Evolution of the frequency of different decisions per round (heatmap) along with the average contribution (black line), for (a) PGG100, (b) PGG1000, (c) PGG_HM, (d) PGG_HM2, (e) PGG_H, (f) PGG_H2. In the heatmap, yellowish (redish) squares correspond to low (high) frequencies (see scale).

Another fact that should be taken into account is that in our setup, decisions are made on a daily basis. When experiments are conducted in the lab, people make decisions repeatedly in relatively short time. The very different mind setups with which subjects face these decisions render a comparison with previous results particularly relevant. From the experiments available in the literature, the ones with a closer multiplication factor/endowment ratio (see Methods) to ours are those of Dietrich et al.13. The average contributions reported in that reference fall within the range of variability of our results, suggesting that their potential differences are not statistically significant. Thus we can conclude that the far longer decision interval of our experiments does not seem to have a significant impacting on the results. Normann et al.22 reached a similar conclusion in Cournot market experiments. Unfortunately, we do not have access to the data of previous experiments to perform a more quantitative comparison.

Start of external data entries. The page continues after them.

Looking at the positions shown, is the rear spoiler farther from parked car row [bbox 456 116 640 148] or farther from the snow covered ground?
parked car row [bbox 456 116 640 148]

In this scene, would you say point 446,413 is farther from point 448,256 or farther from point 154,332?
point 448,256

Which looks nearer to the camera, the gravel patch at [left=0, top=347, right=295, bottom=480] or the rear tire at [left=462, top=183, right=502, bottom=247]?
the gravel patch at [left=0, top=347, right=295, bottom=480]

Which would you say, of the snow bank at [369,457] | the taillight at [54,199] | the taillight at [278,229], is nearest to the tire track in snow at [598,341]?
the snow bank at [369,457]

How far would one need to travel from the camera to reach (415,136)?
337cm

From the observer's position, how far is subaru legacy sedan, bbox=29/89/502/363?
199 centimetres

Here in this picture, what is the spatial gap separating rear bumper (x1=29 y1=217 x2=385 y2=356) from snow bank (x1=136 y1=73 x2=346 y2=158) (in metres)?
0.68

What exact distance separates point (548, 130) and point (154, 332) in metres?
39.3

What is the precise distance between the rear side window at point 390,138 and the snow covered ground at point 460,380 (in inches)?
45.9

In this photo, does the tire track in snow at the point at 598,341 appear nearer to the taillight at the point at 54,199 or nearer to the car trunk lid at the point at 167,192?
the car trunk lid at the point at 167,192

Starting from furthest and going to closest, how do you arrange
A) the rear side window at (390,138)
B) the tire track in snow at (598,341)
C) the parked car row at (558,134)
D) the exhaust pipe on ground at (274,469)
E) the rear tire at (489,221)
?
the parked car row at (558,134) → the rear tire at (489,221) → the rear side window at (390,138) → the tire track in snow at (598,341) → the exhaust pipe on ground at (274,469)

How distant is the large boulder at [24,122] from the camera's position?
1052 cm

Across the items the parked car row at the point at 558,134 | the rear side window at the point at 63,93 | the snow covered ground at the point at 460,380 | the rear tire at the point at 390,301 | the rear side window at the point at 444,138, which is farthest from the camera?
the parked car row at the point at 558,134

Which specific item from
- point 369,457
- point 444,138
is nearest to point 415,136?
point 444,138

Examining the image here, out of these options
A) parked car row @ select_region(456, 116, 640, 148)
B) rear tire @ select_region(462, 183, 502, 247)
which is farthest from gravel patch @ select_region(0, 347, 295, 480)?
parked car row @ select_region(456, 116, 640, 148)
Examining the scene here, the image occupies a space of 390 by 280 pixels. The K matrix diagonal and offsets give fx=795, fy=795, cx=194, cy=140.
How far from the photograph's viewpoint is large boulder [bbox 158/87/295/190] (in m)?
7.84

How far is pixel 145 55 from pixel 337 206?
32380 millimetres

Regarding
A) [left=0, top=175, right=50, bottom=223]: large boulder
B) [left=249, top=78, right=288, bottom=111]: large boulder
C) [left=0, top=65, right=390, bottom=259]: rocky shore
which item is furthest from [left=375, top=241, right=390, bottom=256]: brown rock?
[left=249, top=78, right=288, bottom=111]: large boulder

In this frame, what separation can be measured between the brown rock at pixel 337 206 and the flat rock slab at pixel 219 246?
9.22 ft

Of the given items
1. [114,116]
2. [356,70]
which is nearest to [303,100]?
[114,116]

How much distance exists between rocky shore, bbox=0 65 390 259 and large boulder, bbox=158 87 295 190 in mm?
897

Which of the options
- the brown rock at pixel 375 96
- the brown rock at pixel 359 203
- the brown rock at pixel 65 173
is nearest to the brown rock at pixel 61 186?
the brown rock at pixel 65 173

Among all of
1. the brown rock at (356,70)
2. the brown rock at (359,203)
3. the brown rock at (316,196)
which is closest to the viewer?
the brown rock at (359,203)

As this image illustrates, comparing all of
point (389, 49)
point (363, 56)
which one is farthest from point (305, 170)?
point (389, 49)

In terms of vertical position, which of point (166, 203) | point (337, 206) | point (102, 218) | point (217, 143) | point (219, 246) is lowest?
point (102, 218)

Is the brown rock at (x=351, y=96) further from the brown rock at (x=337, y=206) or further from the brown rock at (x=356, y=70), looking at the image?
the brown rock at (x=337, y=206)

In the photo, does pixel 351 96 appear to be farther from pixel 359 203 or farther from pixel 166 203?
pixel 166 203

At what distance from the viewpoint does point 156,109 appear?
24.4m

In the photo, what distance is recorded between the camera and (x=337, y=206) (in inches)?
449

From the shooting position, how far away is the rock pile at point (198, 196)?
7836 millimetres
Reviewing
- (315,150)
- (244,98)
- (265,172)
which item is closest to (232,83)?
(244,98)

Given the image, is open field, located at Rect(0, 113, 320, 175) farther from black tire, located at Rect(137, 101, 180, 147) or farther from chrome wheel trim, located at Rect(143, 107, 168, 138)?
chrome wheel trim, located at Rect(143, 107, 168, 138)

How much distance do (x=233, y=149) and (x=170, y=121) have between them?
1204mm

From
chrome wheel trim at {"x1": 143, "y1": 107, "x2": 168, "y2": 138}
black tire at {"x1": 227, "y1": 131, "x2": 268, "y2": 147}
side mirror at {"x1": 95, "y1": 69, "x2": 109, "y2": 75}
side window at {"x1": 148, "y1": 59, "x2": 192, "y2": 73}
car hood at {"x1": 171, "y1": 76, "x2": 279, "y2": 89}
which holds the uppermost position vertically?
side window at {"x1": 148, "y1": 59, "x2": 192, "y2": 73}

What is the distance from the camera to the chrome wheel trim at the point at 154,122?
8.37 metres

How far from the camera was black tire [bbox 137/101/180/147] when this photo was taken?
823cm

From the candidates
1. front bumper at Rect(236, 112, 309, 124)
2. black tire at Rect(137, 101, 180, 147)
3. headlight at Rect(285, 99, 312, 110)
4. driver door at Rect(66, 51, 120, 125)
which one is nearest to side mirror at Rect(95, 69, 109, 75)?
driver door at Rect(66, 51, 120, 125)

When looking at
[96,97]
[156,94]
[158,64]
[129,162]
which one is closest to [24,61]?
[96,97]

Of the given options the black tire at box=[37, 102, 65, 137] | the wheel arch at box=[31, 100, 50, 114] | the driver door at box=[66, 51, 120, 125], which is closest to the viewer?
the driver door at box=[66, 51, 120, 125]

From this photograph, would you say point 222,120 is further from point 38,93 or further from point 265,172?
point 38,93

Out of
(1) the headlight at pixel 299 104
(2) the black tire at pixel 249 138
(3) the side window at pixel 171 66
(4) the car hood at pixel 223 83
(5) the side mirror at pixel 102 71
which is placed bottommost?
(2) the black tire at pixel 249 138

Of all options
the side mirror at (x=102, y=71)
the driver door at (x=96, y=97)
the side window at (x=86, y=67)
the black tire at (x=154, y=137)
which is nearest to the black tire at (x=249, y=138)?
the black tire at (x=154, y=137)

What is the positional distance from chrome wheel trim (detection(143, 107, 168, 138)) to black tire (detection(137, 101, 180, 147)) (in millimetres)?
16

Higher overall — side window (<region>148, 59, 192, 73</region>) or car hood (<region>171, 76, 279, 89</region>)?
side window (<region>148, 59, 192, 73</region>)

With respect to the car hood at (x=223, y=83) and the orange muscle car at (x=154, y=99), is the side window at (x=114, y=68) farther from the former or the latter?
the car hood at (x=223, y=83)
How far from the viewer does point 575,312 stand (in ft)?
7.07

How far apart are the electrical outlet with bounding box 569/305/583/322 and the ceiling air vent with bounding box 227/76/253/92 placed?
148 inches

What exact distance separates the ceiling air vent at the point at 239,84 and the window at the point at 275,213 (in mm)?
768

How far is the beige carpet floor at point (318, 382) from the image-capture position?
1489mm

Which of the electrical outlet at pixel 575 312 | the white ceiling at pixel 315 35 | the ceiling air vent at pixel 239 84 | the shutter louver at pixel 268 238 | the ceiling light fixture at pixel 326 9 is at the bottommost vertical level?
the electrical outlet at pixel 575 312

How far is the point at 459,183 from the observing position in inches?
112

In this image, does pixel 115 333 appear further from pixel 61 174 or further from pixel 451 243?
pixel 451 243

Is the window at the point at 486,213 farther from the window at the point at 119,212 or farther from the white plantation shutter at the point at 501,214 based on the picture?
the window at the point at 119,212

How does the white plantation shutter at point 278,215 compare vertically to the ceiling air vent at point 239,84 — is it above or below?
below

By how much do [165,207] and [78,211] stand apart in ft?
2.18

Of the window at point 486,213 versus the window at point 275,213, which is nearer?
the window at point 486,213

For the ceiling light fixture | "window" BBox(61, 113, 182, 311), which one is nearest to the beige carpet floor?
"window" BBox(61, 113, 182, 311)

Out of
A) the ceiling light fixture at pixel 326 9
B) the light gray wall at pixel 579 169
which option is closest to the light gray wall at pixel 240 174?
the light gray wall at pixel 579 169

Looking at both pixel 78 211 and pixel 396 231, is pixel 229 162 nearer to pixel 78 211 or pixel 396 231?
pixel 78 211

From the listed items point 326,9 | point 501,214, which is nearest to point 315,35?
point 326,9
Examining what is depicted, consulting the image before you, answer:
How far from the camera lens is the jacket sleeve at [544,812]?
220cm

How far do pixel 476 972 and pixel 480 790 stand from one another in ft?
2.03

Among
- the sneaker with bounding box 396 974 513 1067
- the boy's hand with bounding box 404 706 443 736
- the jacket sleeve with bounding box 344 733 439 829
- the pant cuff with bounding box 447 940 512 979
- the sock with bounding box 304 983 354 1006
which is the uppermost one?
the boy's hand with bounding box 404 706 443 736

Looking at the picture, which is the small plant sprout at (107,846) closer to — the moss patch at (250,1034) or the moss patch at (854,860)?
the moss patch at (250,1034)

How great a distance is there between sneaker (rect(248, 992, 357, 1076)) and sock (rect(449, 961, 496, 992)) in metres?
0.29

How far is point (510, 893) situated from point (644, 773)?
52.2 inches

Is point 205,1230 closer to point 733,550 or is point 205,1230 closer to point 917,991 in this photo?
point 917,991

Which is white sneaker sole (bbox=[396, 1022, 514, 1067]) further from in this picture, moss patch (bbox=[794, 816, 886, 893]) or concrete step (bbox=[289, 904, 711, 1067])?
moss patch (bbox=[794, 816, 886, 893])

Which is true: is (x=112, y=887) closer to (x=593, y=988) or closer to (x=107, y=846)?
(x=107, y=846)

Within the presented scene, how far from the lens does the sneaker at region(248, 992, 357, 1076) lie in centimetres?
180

Information effects on cooperation

We now turn to the discussion of the effect of information on both individual contributions and collective outcomes of the PGG. Along with the two treatments just discussed, where participants were informed of the mean contribution, we have also considered the effect of providing them the distribution of players’ contributions, either alone or together with the mean contribution. Figures 1 and S4 show that the contribution in the first round is close to half the endowment (46.6%), with no significant differences between treatments (see Wilcoxon-Mann-Whitney rank sum test results in Methods). Given the lack of information in the first round, this result makes sense. This value is comparable to what has been observed in previous experiments (see e.g. refs23,24), as it is the fact that during the first three rounds the average contributions remains at similar values irrespective of the treatment. In fact, the average contribution does not decrease monotonically from the beginning, but shows a slight increase for a few rounds (eight rounds in the PGG_H and PGG_HM treatments, and three in the rest), decreasing afterwards. This feature appears in other PGG experiments (see e.g. ref.25). We thus conclude that, concerning the average contributions (Fig. 1), none of the six treatments considered here exhibits very significant differences.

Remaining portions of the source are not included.